[Rows from a spatial reasoning dataset]
* Begin *

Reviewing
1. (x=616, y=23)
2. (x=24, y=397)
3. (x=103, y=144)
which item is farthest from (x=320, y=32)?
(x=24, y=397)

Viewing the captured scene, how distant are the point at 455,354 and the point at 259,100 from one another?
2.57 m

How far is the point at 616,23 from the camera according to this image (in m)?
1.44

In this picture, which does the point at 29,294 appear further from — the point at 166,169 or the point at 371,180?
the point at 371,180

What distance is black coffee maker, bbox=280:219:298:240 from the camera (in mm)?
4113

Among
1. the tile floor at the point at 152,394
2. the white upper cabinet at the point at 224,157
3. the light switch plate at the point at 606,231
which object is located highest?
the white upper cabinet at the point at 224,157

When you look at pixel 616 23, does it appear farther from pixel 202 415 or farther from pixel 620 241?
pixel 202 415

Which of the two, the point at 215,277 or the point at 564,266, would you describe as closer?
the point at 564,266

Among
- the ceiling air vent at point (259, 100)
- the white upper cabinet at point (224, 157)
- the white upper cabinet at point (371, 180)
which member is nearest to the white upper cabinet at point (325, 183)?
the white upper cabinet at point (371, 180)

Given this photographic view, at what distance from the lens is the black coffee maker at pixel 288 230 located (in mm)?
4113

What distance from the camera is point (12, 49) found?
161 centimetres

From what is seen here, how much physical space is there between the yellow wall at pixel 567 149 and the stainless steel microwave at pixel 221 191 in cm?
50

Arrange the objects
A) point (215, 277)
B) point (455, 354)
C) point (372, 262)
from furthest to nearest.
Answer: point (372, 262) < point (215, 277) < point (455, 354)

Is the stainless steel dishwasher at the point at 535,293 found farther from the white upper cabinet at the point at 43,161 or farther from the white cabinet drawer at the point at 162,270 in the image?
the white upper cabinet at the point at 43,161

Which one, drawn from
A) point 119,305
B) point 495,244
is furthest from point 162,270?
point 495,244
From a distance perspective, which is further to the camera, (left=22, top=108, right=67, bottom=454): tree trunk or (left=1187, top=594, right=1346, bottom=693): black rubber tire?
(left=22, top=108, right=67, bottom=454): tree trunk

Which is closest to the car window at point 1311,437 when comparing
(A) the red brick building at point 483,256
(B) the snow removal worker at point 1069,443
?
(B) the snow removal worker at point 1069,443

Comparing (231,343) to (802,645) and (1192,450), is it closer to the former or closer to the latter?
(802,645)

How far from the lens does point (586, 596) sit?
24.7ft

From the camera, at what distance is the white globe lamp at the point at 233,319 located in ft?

* End *

SHORT TASK. Please copy the whole listing above line for line, with no changes.

WORKED SOLUTION.
Reviewing
1. (x=616, y=23)
2. (x=24, y=397)
3. (x=103, y=144)
which item is farthest from (x=320, y=32)?
(x=24, y=397)

Viewing the captured scene, how distant are the point at 455,354 and the point at 259,100 from one another?
2.57 m

How far is the point at 616,23 from the camera according to this image (in m)?
1.44

In this picture, which does the point at 29,294 appear further from — the point at 166,169 or the point at 371,180?
the point at 371,180

What distance is black coffee maker, bbox=280:219:298:240 from the camera (in mm)?
4113

Among
1. the tile floor at the point at 152,394
2. the white upper cabinet at the point at 224,157
3. the light switch plate at the point at 606,231
which object is located highest?
the white upper cabinet at the point at 224,157

When you look at pixel 616 23, does it appear farther from pixel 202 415 or farther from pixel 620 241?
pixel 202 415

Which of the two, the point at 215,277 or the point at 564,266, would you describe as closer?
the point at 564,266

Among
- the ceiling air vent at point (259, 100)
- the white upper cabinet at point (224, 157)
- the white upper cabinet at point (371, 180)
which member is nearest to the white upper cabinet at point (325, 183)?
the white upper cabinet at point (371, 180)

Given this photographic view, at what distance from the lens is the black coffee maker at pixel 288 230 located (in mm)?
4113

What distance from the camera is point (12, 49) found?
161 centimetres

From what is seen here, how much physical space is there between the yellow wall at pixel 567 149 and the stainless steel microwave at pixel 221 191 in cm?
50

Arrange the objects
A) point (215, 277)
B) point (455, 354)
C) point (372, 262)
from furthest to nearest.
Answer: point (372, 262) < point (215, 277) < point (455, 354)

Is the stainless steel dishwasher at the point at 535,293 found farther from the white upper cabinet at the point at 43,161 or farther from the white cabinet drawer at the point at 162,270 in the image?
the white upper cabinet at the point at 43,161

Which one, drawn from
A) point 119,305
B) point 495,244
is furthest from point 162,270?
point 495,244
From a distance perspective, which is further to the camera, (left=22, top=108, right=67, bottom=454): tree trunk or (left=1187, top=594, right=1346, bottom=693): black rubber tire?
(left=22, top=108, right=67, bottom=454): tree trunk

Which is closest to the car window at point 1311,437 when comparing
(A) the red brick building at point 483,256
(B) the snow removal worker at point 1069,443
?
(B) the snow removal worker at point 1069,443

Comparing (231,343) to (802,645) and (1192,450), is it closer to the former or closer to the latter?
(802,645)

How far from the lens does point (586, 596) sit?
24.7ft

From the camera, at what distance is the white globe lamp at the point at 233,319 located in ft?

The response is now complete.